The big picture: As AI models expand in size, their need for data becomes insatiable — but high quality human-made data is costly, and growing limitation on the text, images and other kinds of data freely available on the web are driving the technology's developers toward machine-produced alternatives.
- At the same time, the web is expected to be flooded with AI-generated content.
- Those constraints and the decreasing cost of generating synthetic data are spurring companies like Meta, Google, Anthropic and others to use AI-generated data to help train their models. (See below.)
New research illustrates the potential effects of AI-generated data on the answers AI can give us.
- In one scenario that's extreme yet valid, given the state of the web, researchers trained a generative AI model largely on AI-generated data. The model eventually became incoherent, in what they called a case of "model collapse" in a paper published yesterday in Nature.
- The team fine-tuned a large language model using a dataset from Wikipedia, generated data from the AI model and then fed it back into the model to fine-tune it again. They did this repeatedly, feeding each new model data generated by the previous one.
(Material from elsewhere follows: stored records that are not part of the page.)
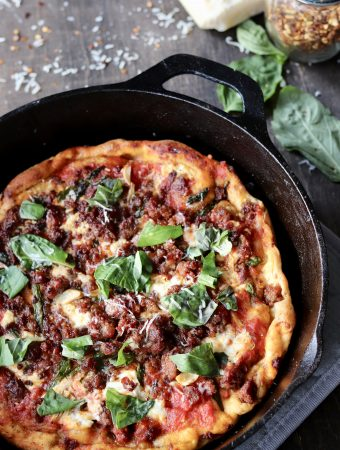 Make this fennel chicken sausage pizza for your next night in! The cast iron skillet gives the perfect browning to the crust and makes for an easy clean up! | Mealswithmaggie.com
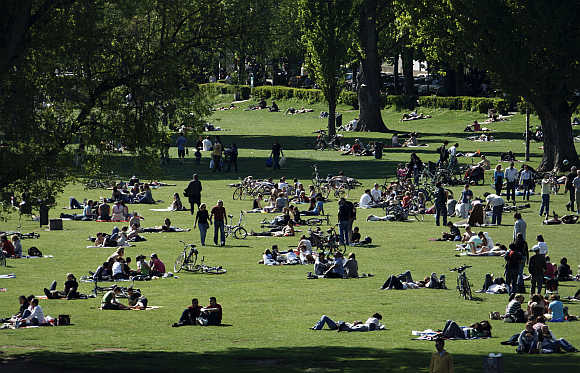 People enjoy the sunny weather in a park in Heidelberg, 90km south of Frankfurt, Germany.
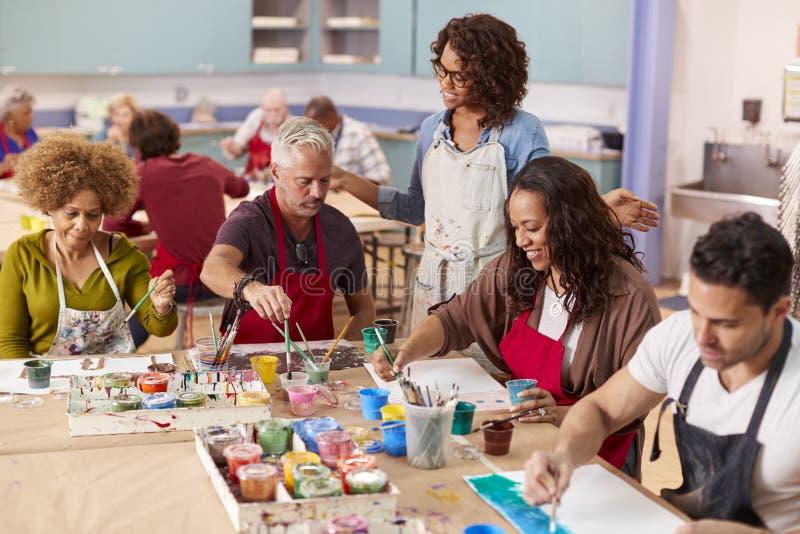 Groupe d'adultes mûrs s'occupant d'Art Class In Community Centre avec le professeur photographie stock libre de droits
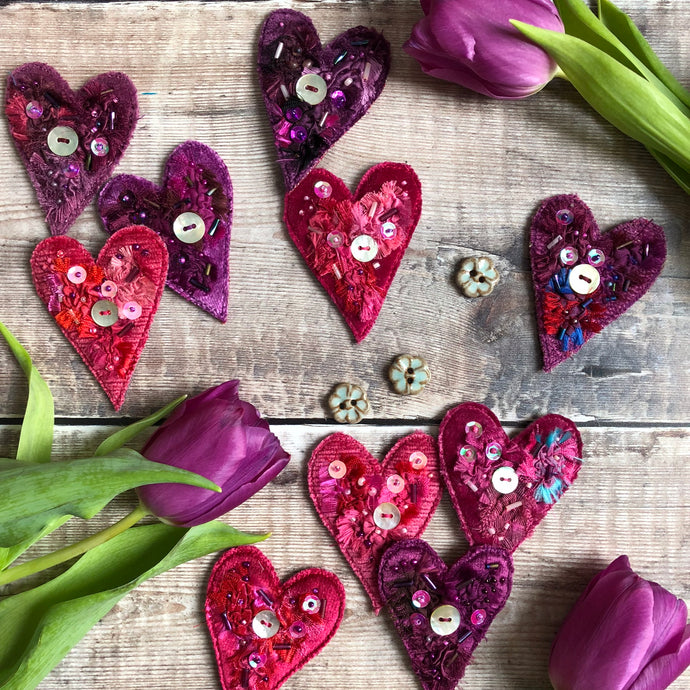 Fabric heart brooches in pinks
- They found the training data is polluted over the generations, eventually causing the model to respond with gibberish.
- For example, it was prompted with text about medieval architecture and after nine generations was outputting text about jackrabbits.
How it works: The model starts to lose information about data that doesn't appear as often in the training set and eventually collapses from the number of errors introduced, the team writes.
Between the lines: Training with synthetic data carries particular risks for information from underrepresented groups of people or languages that don't appear often in a data set, Ilia Shumailov, who is a co-author on the paper, which was written when he was at the University of Oxford, told Axios.
- In another recent paper, he and other researchers tracked shifts in data over generations of models trained on synthetic data and found they could lead to a loss of fairness — even in datasets that were initially unbiased, they report.
- It's likely "going to be harder to build models and harder to build fair models because the majority of the problems that we will experience are going to be experienced by minority data," Shumailov says.
Yes, but: AI-generated data can also be a powerful tool to address limitations in data.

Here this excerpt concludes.